The path searched by the RRT algorithm planning did not make the distance from the start point to the target point optimal, and the optimized path of the RRT-Connect algorithm basically stays near the line connecting the start point and the target point, with a substantial reduction in the length of the path, and it not only shortens the path, but also the planning path time can be kept at the lower level of 1.68s in the mean value.
The error convergence curve under the control method in this paper can be smoothly reduced to below the set threshold, successfully realizing the target convergence, and the trajectory of the characteristic point of the robotic arm can also smoothly reach the desired position.
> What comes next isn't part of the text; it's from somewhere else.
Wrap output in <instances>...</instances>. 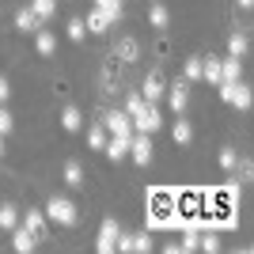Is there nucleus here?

The control method proposed in this paper achieves the optimal grasping success rate of 0.93 under the static clutter scene in transmission line inspection. The servo success rate index of the proposed method is the optimal 0.95, which indicates that the controller of the proposed control method has strong convergence. In addition, the average errors of the proposed method in x-axis, y-axis and z-axis are 0.19cm, 1.11cm and 0.18cm, respectively, which show good grasping accuracy. Finally, the grasping similarity result of the proposed method is 0.975, which shows that it can restore the grasping attitude well.